They say there are no second chances in love. They say perfect memories should be cherished and not revisited. They can say all they want but what would you do if the possibility of meeting a long lost love suddenly presented itself? Would you be wise and stay at home or follow your guts and confront your past..? I dare you…
This is a multi-layered love story with a bad ending. It spans the 15 years between 1989 and 2006 and ends on a cold night in 2006, one of the few times I left a concert disillusioned, knowing something just got broken beyond repair. I finally saw Tuxedomoon, but I should have left them untouched in my own mind and fantasy.

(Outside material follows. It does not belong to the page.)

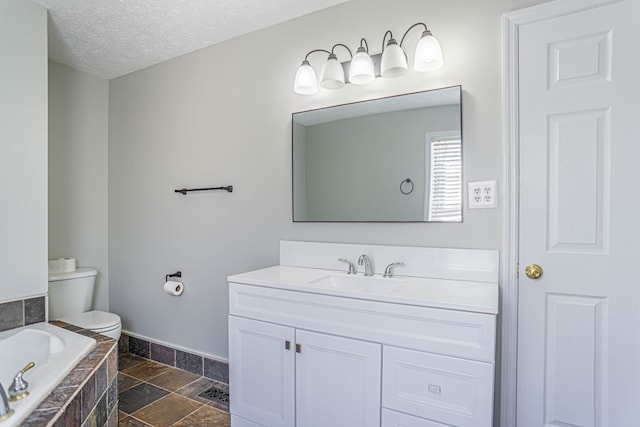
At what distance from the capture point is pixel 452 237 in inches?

Rewind to 1989. The world just changed for me. Sure, the Berlin Wall fell, but I just found my very first girlfriend. This was really unsettling, I didn’t know how to act, not in her absence and certainly not in her presence. I wanted her but I also felt lost. Did I still exist myself, was there something that still belonged to me? Music, obviously. So I stuck stubbornly to the music I loved and flatly rejected anything she introduced me to: The Pixies, Nick Cave, Front 242, Red Hot Chili Peppers, Fela Kuti… The mixtapes she gave me I treated with similar contempt until one day, on a tape appropriately labeled ‘tabu’, I stumbled over ‘In the name of talent (Italian Western Two)’ and fell in love with Tuxedomoon.
It was the beginning of an intense love affair. In quick succession I acquired Desire (1981), Holy Wars (1985), Ship of Fools (1986) and You (1987). For a while I could think of no song more suitable for mixtapes than ‘Incubus (Blue Suit)‘, none as sad and moving as ‘In a manner of speaking’, and ‘Holy wars’, my God, was there anything more divine than the bass on that song?
Only a year after I discovered Tuxedomoon the band split up. Our relationship stayed platonic for the next 14 years, and then they suddenly returned. The band released a new CD (Cabin in the sky, 2004), which I of course bought after reading positive reviews, and even started touring again. The tour would also take them to The Netherlands, and I just knew I had to go, not a single doubt in my mind, this was my chance…
Maybe the new CD wasn’t as good as I thought. Maybe the guys just got too old and conventional in the meantime. Maybe love just set me up for disappointment. Maybe all of that and more. I just felt cold and somber as I left the venue that evening. I still listen to Tuxedomoon sporadically, but the big love is gone. Tuxedomoon were my gateway drug to far more experimental and abstract music. They opened a door for me, and I shouldn’t have returned, because the only thing I saw was a version of myself I wasn’t ready to deal with yet.